We present CLARE, the first machine learning model tailored to predict electron temperatures in Earth’s plasmasphere, covering altitudes from 1,000 to 8,000 km, by integrating geospatial and temporal solar indices.
CLARE is an 84-million-parameter neural network that uses a classification-based architecture. This approach discretizes the continuous output space into bins to enhance prediction accuracy while naturally embedding uncertainty estimates.
Key Features:
- Predicts electron temperature (Te) in the plasmasphere (1,000 - 8,000 km altitude).
- Utilizes in-situ geospatial data from the Akebono satellite and solar activity indices (Kp, AL, SYM-H, F10.7) as inputs.
- Employs a novel binned classification approach for improved accuracy and uncertainty quantification.

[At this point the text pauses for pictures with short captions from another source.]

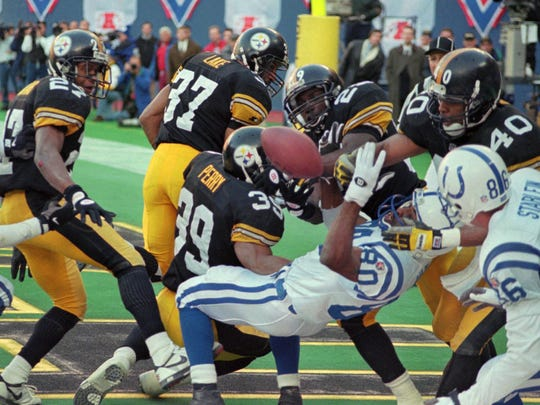 Indianapolis Colts Aaron Bailey(80) can't handle a touchdown pass from quarterback Jim Harbaugh in the last play of the game aganist the Pittsburgh Steelers in Pittsburgh Sunday Jan. 14, 1996 as the Steelers Darren Perry(39), Randy Fuller(29), Myron Bell(40)and Carnell Lake(37) look on with the Colts Brian Stablien(86). The Steelers won 20-16.(AP Photo/Keith Srakocic)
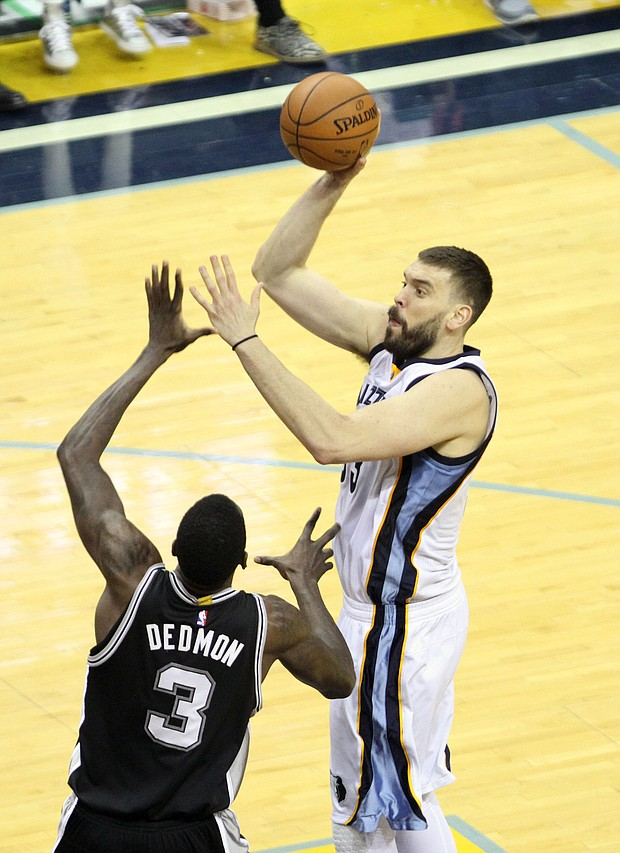 Marc Gasol takes a baby-hook over the San Antonio Spurs.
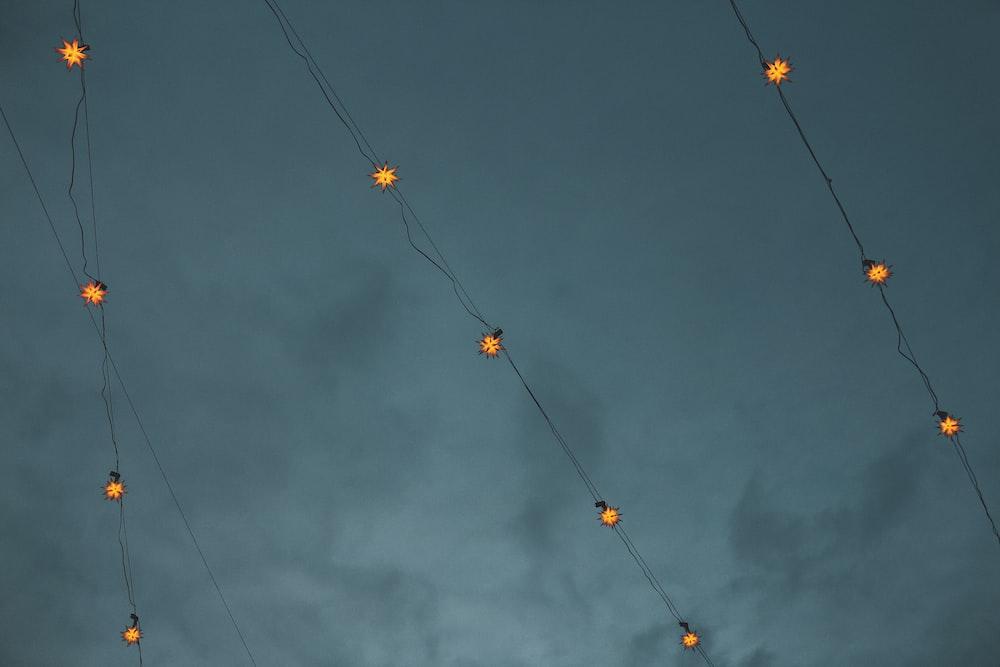 yellow and orange string lights under dark clouds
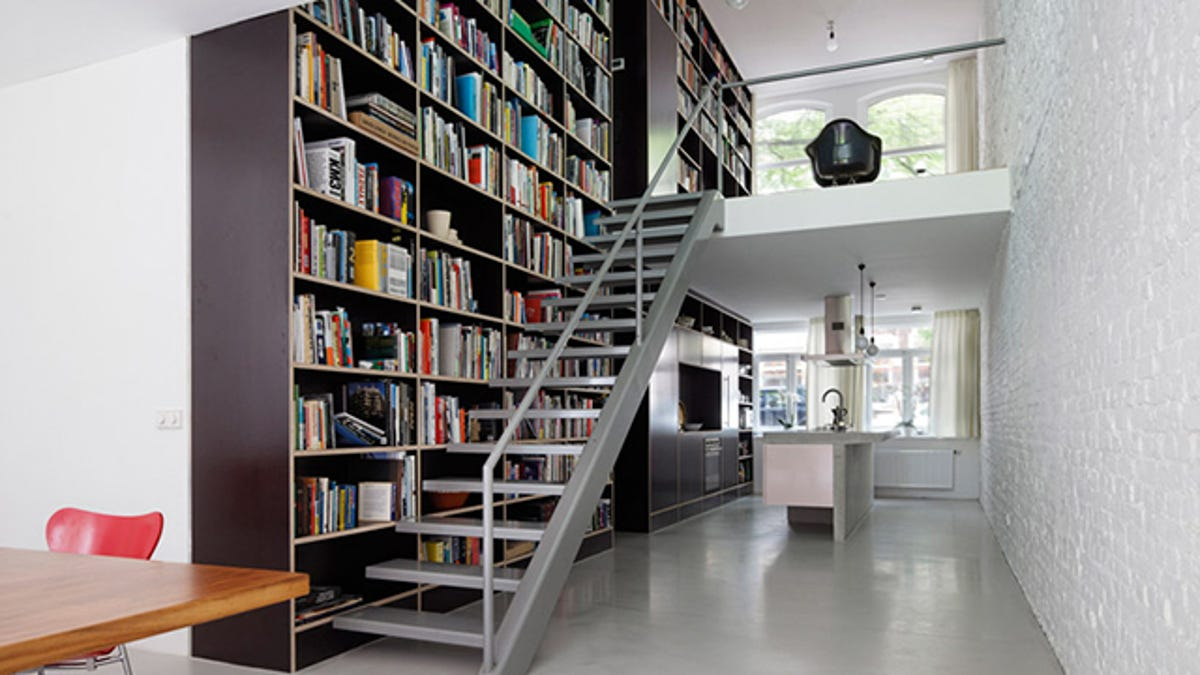 This Dream House Was Entirely Built Around A Giant Three Story High  Bookshelf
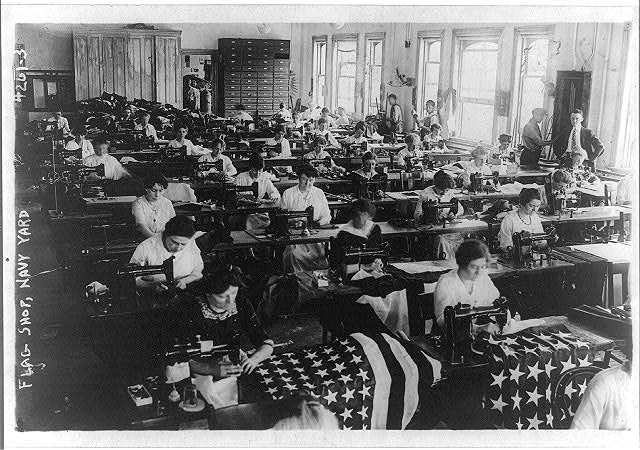 Navy Yard Flag Shop with Women Sitting at Sewing Machines Making Flags | Circa 1917
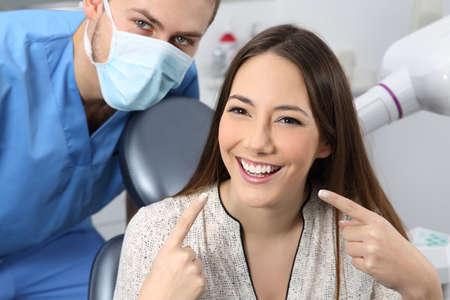 Tevreden tandartspatiënt die haar perfecte glimlach in een overleg toont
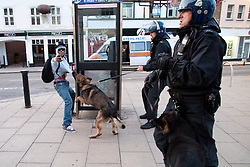 © Licensed to London News Pictures . FILE PICTURE DATED 07/08/2011. Enfield , UK . A man reaches out as a police dog bites his shirt . Riot police with dogs work to clear people from Enfield Town Centre as hundreds gathered and broke in to shops following messages sent via Blackberry Messenger . Following a night of riots and looting in Tottenham , looting spreads to other parts of London . Photo credit : Joel Goodman/LNP
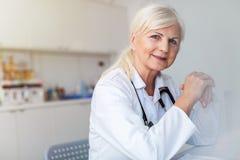微笑对照相机的资深女性医生 免版税库存照片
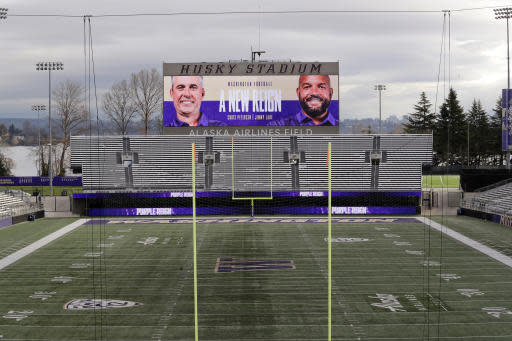 Photos of Washington head coach Chris Petersen, left, and defensive coordinator Jimmy Lake are shown on the scoreboard at Husky Stadium after the announcement that Petersen is leaving his position and that Lake is assuming it, Tuesday, Dec. 3, 2019, in Seattle. Petersen unexpectedly resigned at Washington on Monday, a shocking announcement with the Huskies coming off a 7-5 regular season and bound for a sixth straight bowl game under his leadership. Petersen will coach Washington in a bowl game, his final game in charge. (AP Photo/Elaine Thompson)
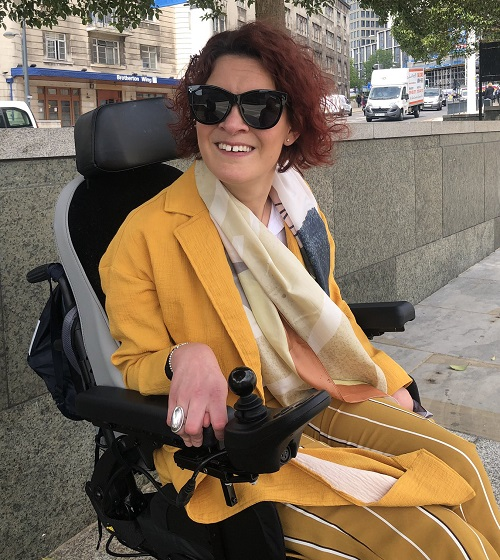 Dr Lucy Reynolds in a yellow jacket and skirt in her wheelchair on a pavement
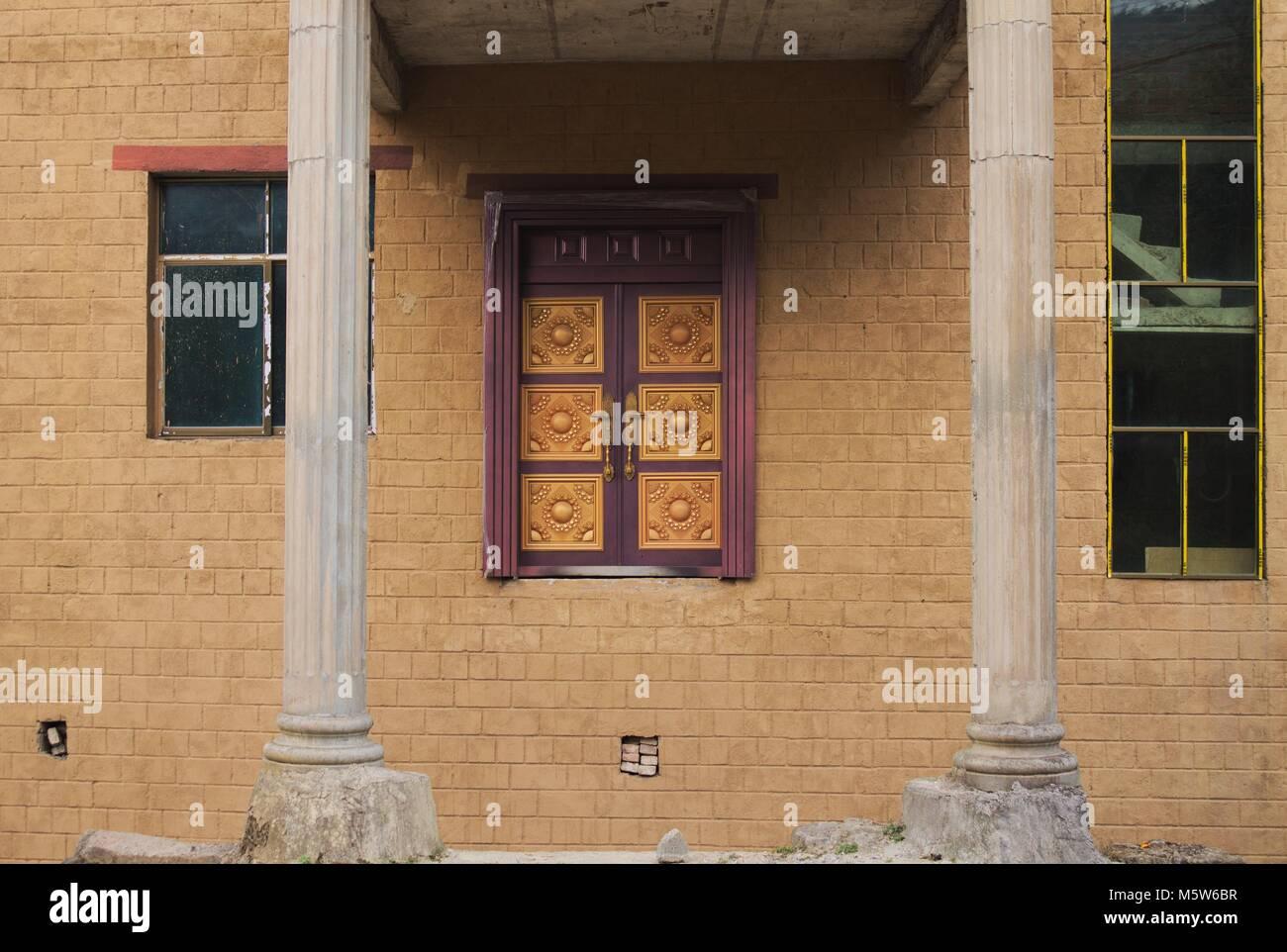 Porta di ingresso senza scale (Yunnan, Cina) Immagini Stock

- Achieves predictions within 10% absolute deviation for 69.82% of observations under typical solar conditions.
- Demonstrates an accuracy of 21.39% on a solar storm test set.
Paper: For a detailed description of the model architecture, dataset, and results, please refer to our paper: CLARE: Classification-based Regression for Electron Temperature Prediction (arXiv link)
Before you begin, set up the following:
- Python: Required for using the repository, download version 3.9 or above.
- (Optional) Weights & Biases Account: Optional for experiment tracking and model management.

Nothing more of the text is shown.